A Federal Air Marshal was terminated by the TSA after posting sensitive information on an online forum for law enforcement officers, but he claims he made the information up.

In Lacson v. U.S. Dept. of Homeland Security and TSA, Jose Lacson petitioned the D.C. Circuit to set aside the TSA's order which terminated him for leaking sensitive security information ("SSI") about Federal Air Marshall hiring numbers and assignments on the online forum Officer.com.

The case centered around jurisdiction and whether the evidence presented by the TSA was sufficient in light of claims that Lacson made the alleged SSI up.

Jurisdiction, The Proof Is in the Statute

No federal circuit case involving a review of agency decisions would be complete without a thoroughly hashed out discussion of the ability to even hear the case, and the Lacson case is no exception.

The D.C. Circuit acknowledged that there have been a line of cases where government employees have tried to use the Administrative Procedure Act to circumvent the authority of the Merit Systems Protection Board (MSPB) to administratively deal with termination appeals under the Civil Service Reform Act.

In fact, there was a Supreme Court case, Elgin v. Dept. of Treasury, where the primacy of the MSPB in these matters was confirmed.

However, there is an exception for areas where Congress specifies that jurisdiction lies elsewhere, like in 49 U.S.C. § 46110, which explicitly grants jurisdiction over review of TSA orders to the D.C. Circuit.

Enough Evidence of SSI?

Satisfied that Congress had explicitly given it jurisdiction for over 30 years, the Lacson Court turned to whether there was sufficient evidence to support that Lacson had actually spilled the SSI beans online.
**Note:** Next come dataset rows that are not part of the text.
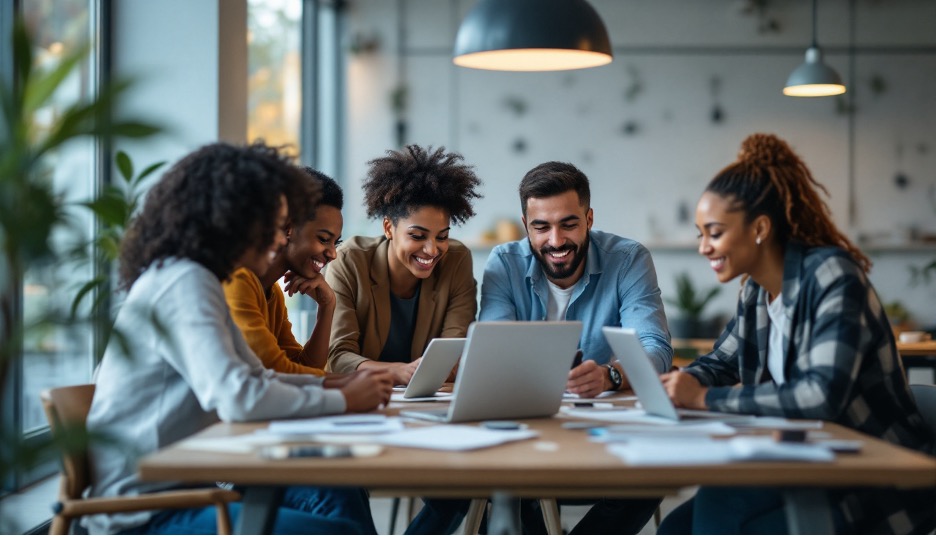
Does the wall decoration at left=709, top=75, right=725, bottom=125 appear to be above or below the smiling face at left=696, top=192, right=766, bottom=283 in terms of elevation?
above

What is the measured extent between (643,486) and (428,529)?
143cm

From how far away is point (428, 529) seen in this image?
2.91 meters

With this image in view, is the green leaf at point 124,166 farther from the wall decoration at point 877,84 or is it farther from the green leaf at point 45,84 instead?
the wall decoration at point 877,84

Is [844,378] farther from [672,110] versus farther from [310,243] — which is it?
[672,110]

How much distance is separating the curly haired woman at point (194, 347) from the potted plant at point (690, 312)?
17.7 feet

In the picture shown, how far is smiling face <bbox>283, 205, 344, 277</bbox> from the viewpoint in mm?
3008

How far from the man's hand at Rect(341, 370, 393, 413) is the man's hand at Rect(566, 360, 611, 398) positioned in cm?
55

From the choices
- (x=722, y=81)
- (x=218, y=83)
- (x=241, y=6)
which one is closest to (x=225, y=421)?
(x=218, y=83)

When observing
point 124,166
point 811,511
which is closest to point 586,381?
point 811,511

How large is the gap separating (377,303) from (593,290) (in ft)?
2.22

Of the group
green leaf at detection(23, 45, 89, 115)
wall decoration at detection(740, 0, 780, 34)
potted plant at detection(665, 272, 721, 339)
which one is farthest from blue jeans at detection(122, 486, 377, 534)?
wall decoration at detection(740, 0, 780, 34)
Under 49 CFR § 1520.5(b)(8)(ii), SSI includes "[i]nformation concerning the deployments, numbers, and operations" of Federal Air Marshals, which should be satisfied by Lacson's posts discussing hiring numbers and assignments of Air Marshals.

Lacson argued that while this is correct, he had no basis to believe that the information is true and made it up on the spot, which was only rebutted by an internal TSA memo that referenced the posts veracity being verified by two Special Agents in Charge in the TSA.

This seems like pretty weak evidence, and hearsay too, but hearsay evidence has been allowed and considered sufficient by the D.C. Circuit in reviewing administrative decisions, so the order was upheld.

Bottom Line

Loose lips online sink job opportunities in the air (too confusing?) so don't blab about your federal security job online.